DDP with an out-of-memory, generator datapipe

For context, my dataset is a set of parquet files, each with a variable amount of rows. I am trying to train using DDP, but my dataset it too large to load into one process, let alone multiple. When training on one GPU, it is simple enough to set up a generator using pyarrow. I create a generator for each parquet file and chain them together, inputting the result to a DataLoader. Here is some example code:

import pyarrow.parquet as pq
from itertools import chain
from torchdata.datapipes.iter import IterableWrapper, Shuffler

files = [<list of parquet files>]

def get_datapipe(files):
    all_parquet_gen = chain(*[get_parquet_generator(f) for f in files])
    my_datapipe = Shuffler(IterableWrapper(all_parquet_gen, deepcopy=False), buffer_size=bs*4)

def get_parquet_generator(f):
    parquet_file = pq.ParquetFile(io.BytesIO(obj['Body'].read()))
    gen = parquet_file.iter_batches(batch_size=1)
    for batch in gen:
        yield single_record_to_torch(batch.to_pylist()[0])

def single_record_to_torch(rec):
    <Transforms a single record from pyarrow to a torch-friendly format>

Currently, just trying to run DDP with the same code gives the following error:

TypeError: cannot pickle 'generator' object

Here is my code for running DPP:

from dataset import get_datapipe
from model import MyModel

from torch.optim import Adam
from torch.nn import MSELoss

import torch
from tqdm import tqdm

import torch.multiprocessing as mp
from torch.nn.parallel import DistributedDataParallel as DDP
import torch.distributed as dist
import os

def setup(rank, world_size):
    os.environ['MASTER_ADDR'] = 'localhost'
    os.environ['MASTER_PORT'] = '12355'

    # initialize the process group
    dist.init_process_group("gloo", rank=rank, world_size=world_size)

def cleanup():

# Is this the correct way to do a loop with DDP?
def train_model(rank, world_size):
    print(f"Running basic DDP example on rank {rank}.")
    setup(rank, world_size)

    # create model and move it to GPU with id rank
    files = get_keys_paginator('gogneptune', 'gogv2_input/v2-1/full_prefiltered')
    train_dl = get_datapipe(files)
    dummy_dl = get_datapipe(files[:2])
    batch = next(iter(dummy_dl)).to(rank)

    model = MyModel()
    model = model.to(rank)
    model(batch.x_dict, batch.edge_index_dict, batch.batch_dict)
    ddp_model = DDP(model, device_ids=[rank])
    dummy_dl = None

    optimizer = Adam(params=model.parameters())
    criterion = MSELoss().to(rank)

    n_epoch = 5
    for n in range(n_epoch):
        for batch in tqdm(train_dl):
            batch = batch.to(rank)
            output = ddp_model(batch.x_dict, batch.edge_index_dict, batch.batch_dict)
            y = batch.y
            loss = criterion(output, y.reshape(-1,1))

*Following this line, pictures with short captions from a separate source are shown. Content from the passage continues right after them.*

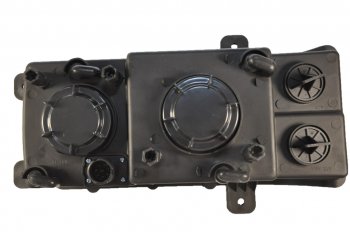 11 899 р. Фара блок КАМАЗ-6520,6511,4308 правая (8 светодиодов) LED AVTOELECTRICA AVTOELECTRICA 31.3775-08 ае  с доставкой в г. Воронеж. Увеличить фотографию 3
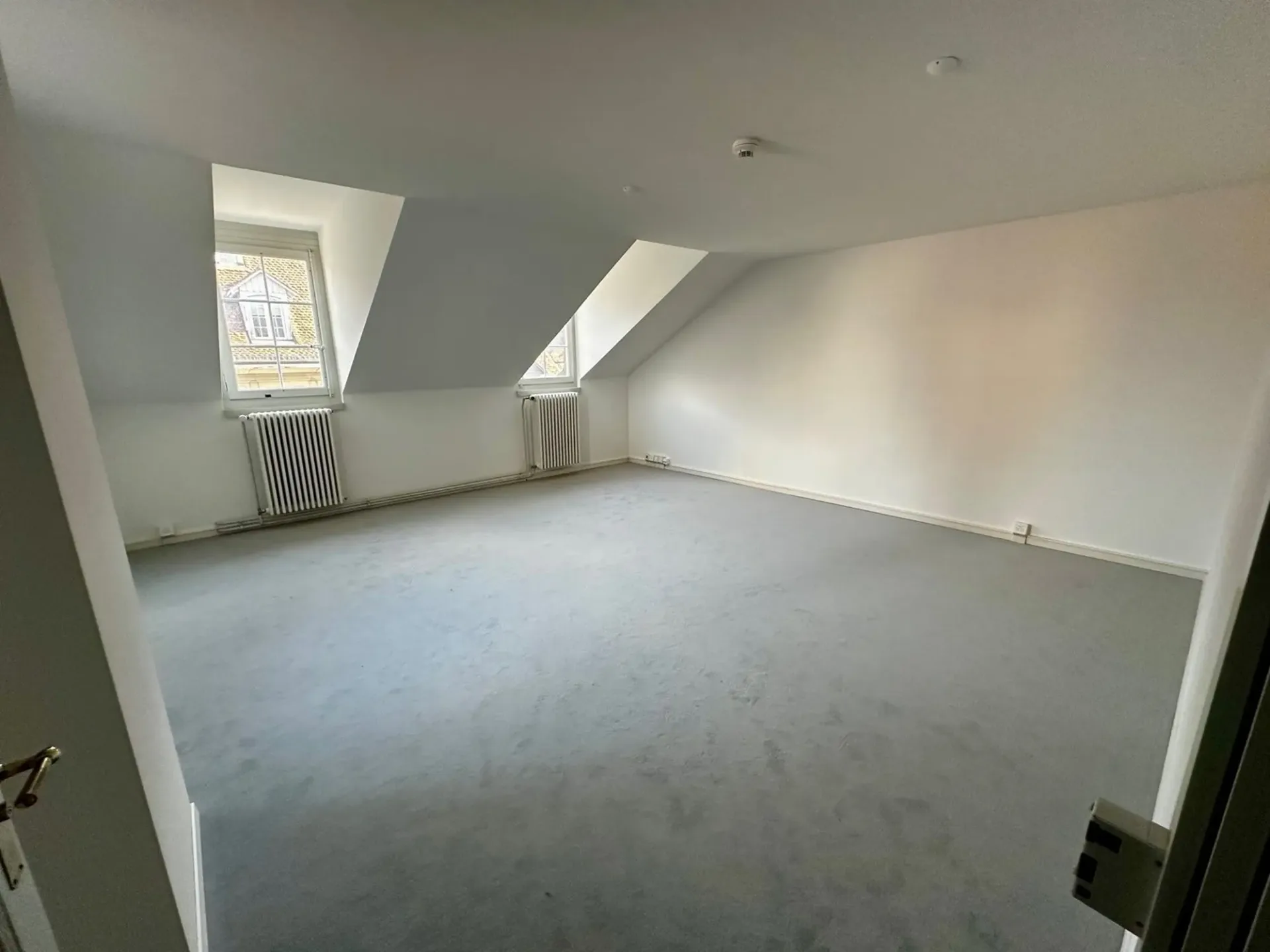 Charming office in the heart of Bern for rent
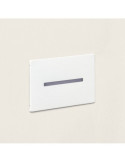 Balise Extérieure LED Murale 3W Alain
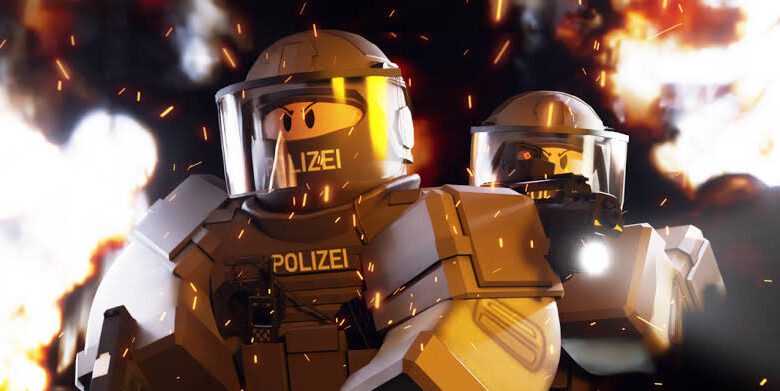 أكواد Emergency Hamburg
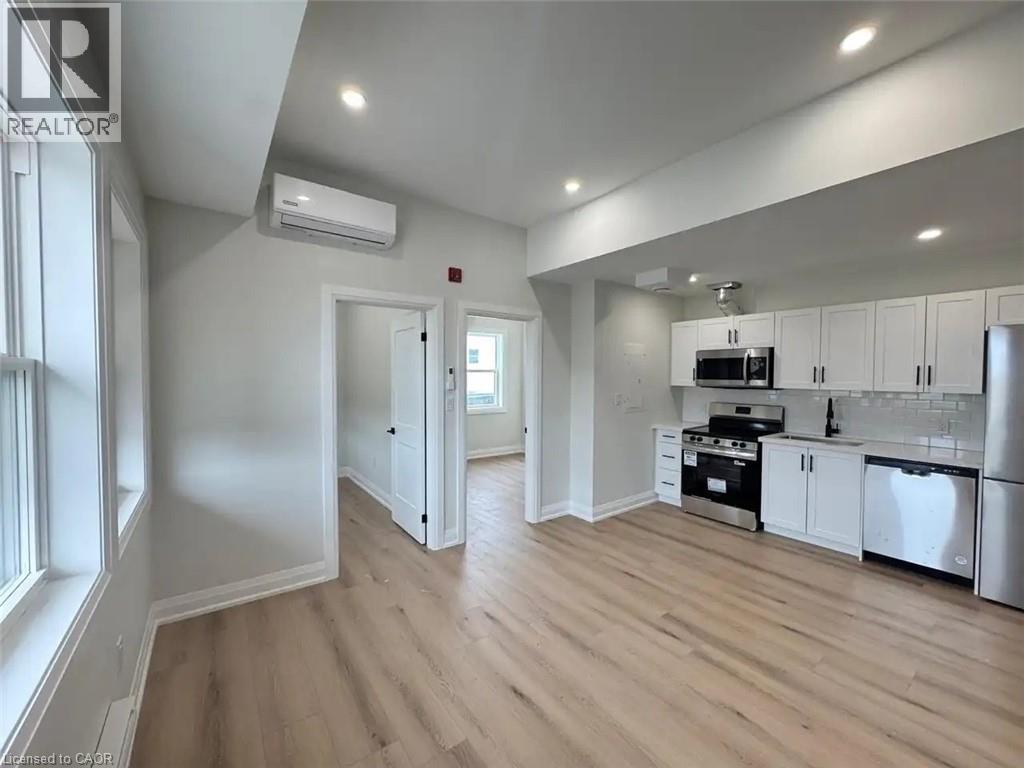 53 Ontario Road Unit# 203, Welland, Ontario  L3B 5C2 - Photo 6 - 40779900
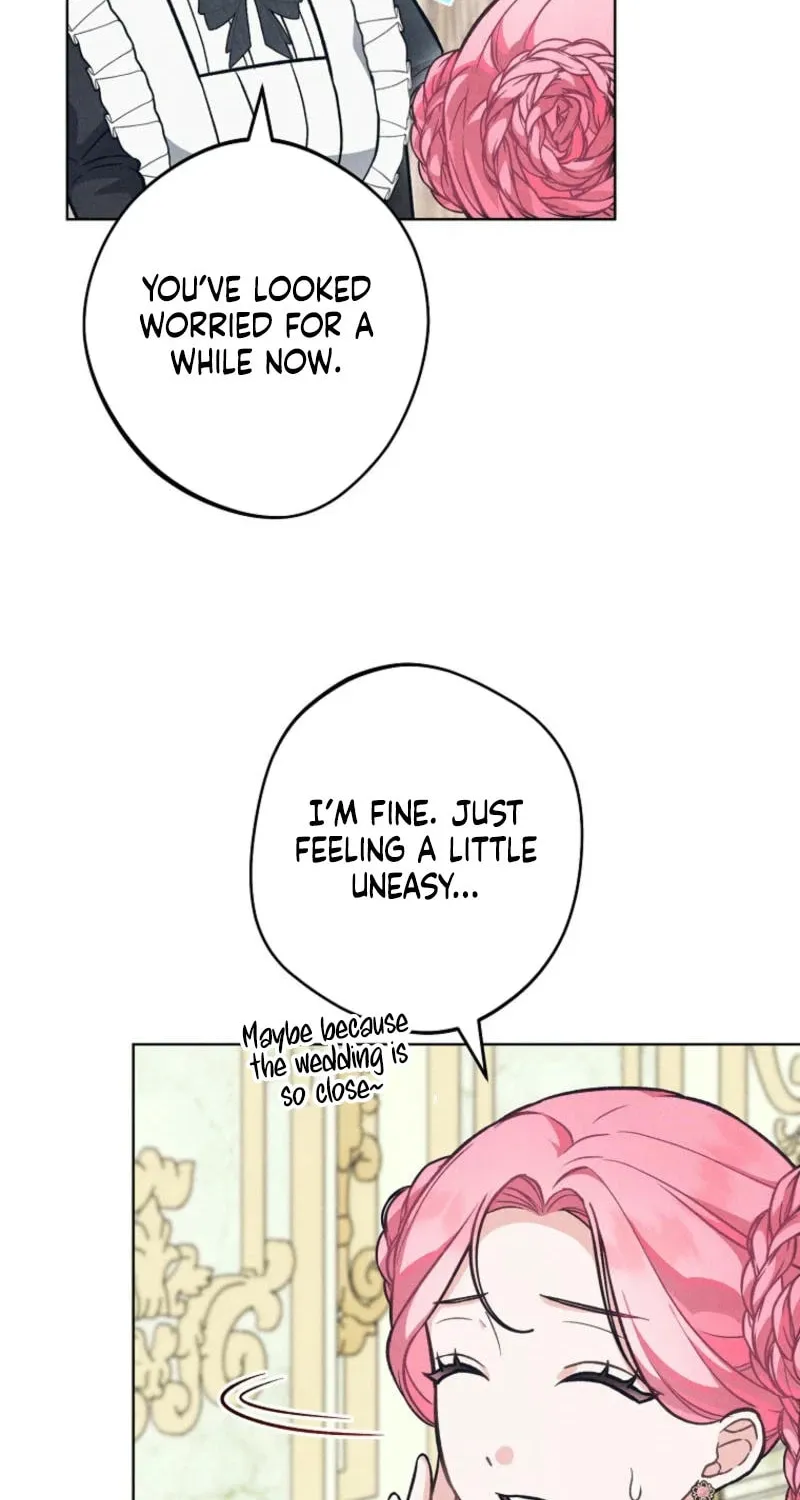 The Duke’s Wife Obsession Chapter 17 page 24 -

def run_training(train_fn, world_size):

if __name__ == '__main__':
    num_devices = torch.cuda.device_count() 
    run_training(train_model, num_devices)

I am wondering how I can adapt my workflow to a DDP setting, given that my data is out-of-memory, and the nature of parquet files having a variable number of rows. (So I can’t simply shard the files list, as the shards would still not have an equal amount of data.) If it changes anything, I am working on a single machine with multiple GPUs. Advice is appreciated!